Material provided
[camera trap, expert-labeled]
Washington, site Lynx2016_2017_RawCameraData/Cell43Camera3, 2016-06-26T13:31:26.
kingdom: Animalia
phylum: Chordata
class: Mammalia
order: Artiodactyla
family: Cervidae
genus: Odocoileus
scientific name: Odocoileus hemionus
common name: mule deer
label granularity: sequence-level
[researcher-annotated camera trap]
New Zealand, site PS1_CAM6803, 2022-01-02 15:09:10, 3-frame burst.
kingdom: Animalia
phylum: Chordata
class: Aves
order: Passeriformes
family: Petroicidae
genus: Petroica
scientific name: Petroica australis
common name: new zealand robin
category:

Work to be completed
A full, exact repeat of the entries above is required.

Output
[camera trap, expert-labeled]
Washington, site Lynx2016_2017_RawCameraData/Cell43Camera3, 2016-06-26T13:31:26.
kingdom: Animalia
phylum: Chordata
class: Mammalia
order: Artiodactyla
family: Cervidae
genus: Odocoileus
scientific name: Odocoileus hemionus
common name: mule deer
label granularity: sequence-level
[researcher-annotated camera trap]
New Zealand, site PS1_CAM6803, 2022-01-02 15:09:10, 3-frame burst.
kingdom: Animalia
phylum: Chordata
class: Aves
order: Passeriformes
family: Petroicidae
genus: Petroica
scientific name: Petroica australis
common name: new zealand robin
category:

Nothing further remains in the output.